With the images omitted, return all of the entries exactly as they stand.
--- ENTRIES PROVIDED Enclosed Below ---
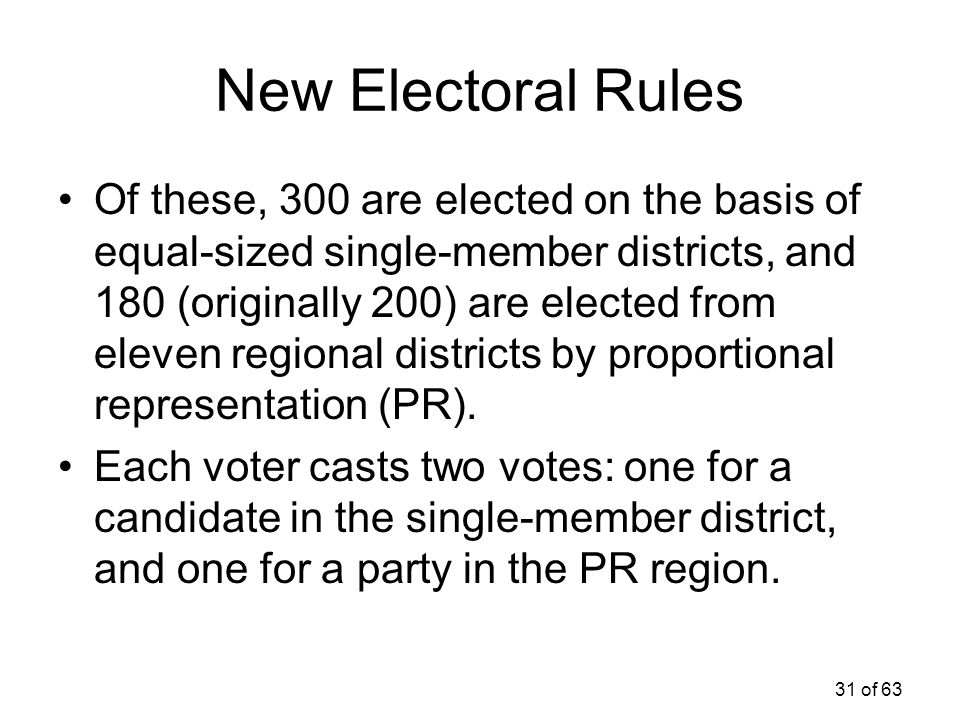 New Electoral Rules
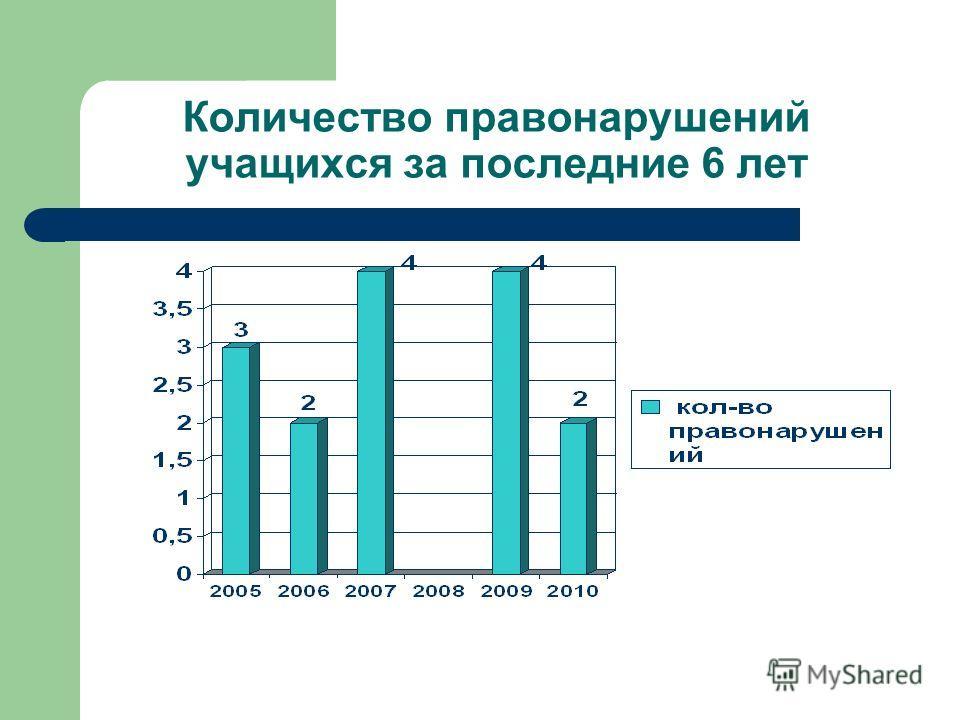 Количество правонарушений учащихся за последние 6 лет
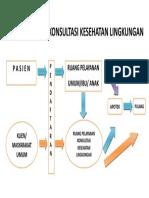 LUR PELAYANAN KS.doc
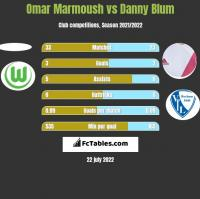 Omar Marmoush vs Danny Blum h2h player stats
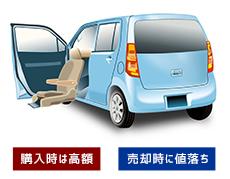 福祉車輛の中古車リース fukushi high low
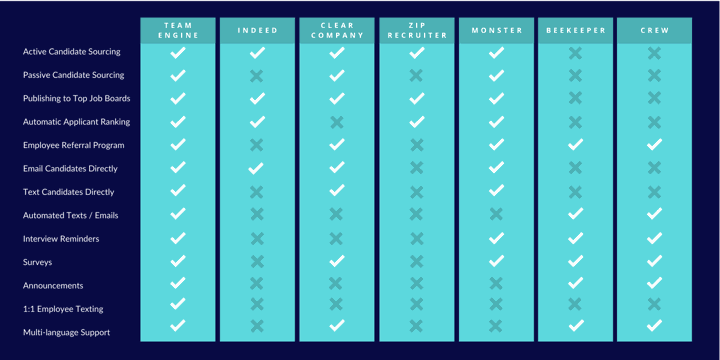 Team Engine vs Indeed vs Beekeeper chart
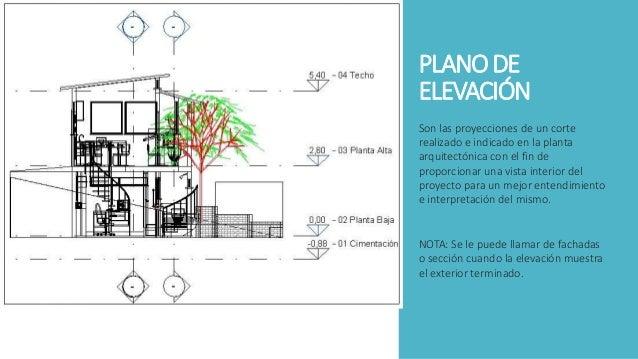 Tipos de proyecciones o planos for Que es un plano arquitectonico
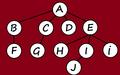Aramaalgoritamaları2.png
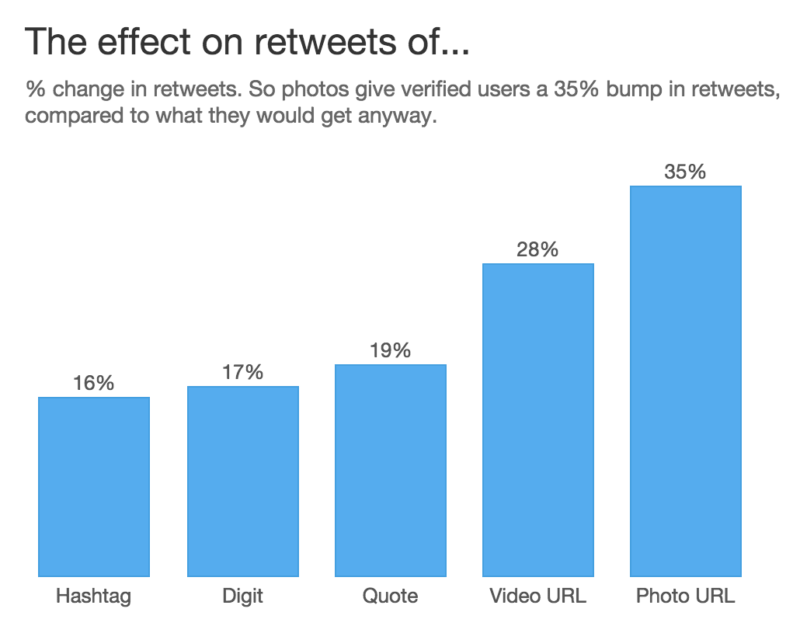 twitter retweet study results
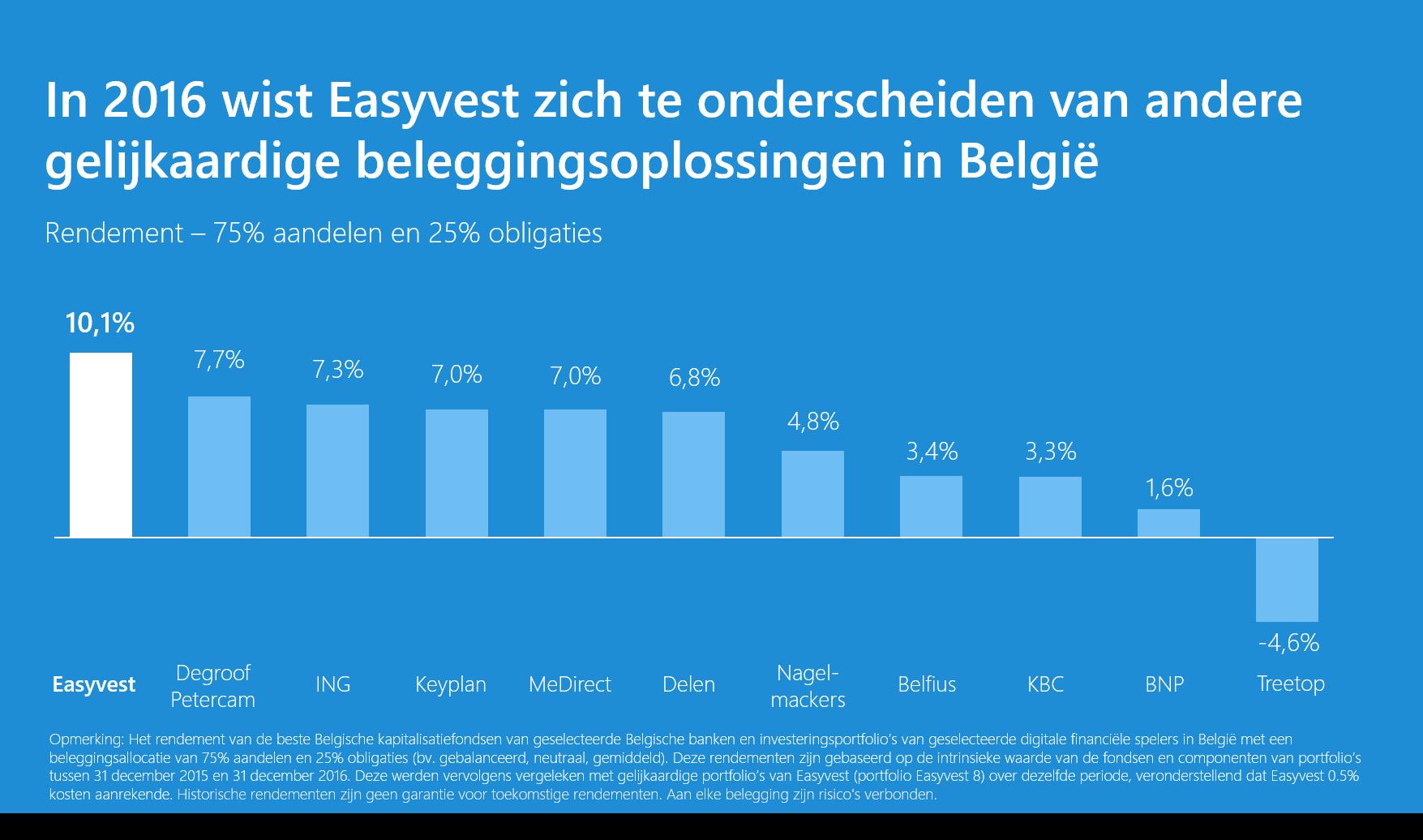 In 2016 boekte Easyvest de beste performance van België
--- End of Enclosed ENTRIES PROVIDED ---
PROBLEM SOLUTION:
 New Electoral Rules
 Количество правонарушений учащихся за последние 6 лет
 LUR PELAYANAN KS.doc
 Omar Marmoush vs Danny Blum h2h player stats
 福祉車輛の中古車リース fukushi high low
 Team Engine vs Indeed vs Beekeeper chart
 Tipos de proyecciones o planos for Que es un plano arquitectonico
Aramaalgoritamaları2.png
 twitter retweet study results
 In 2016 boekte Easyvest de beste performance van België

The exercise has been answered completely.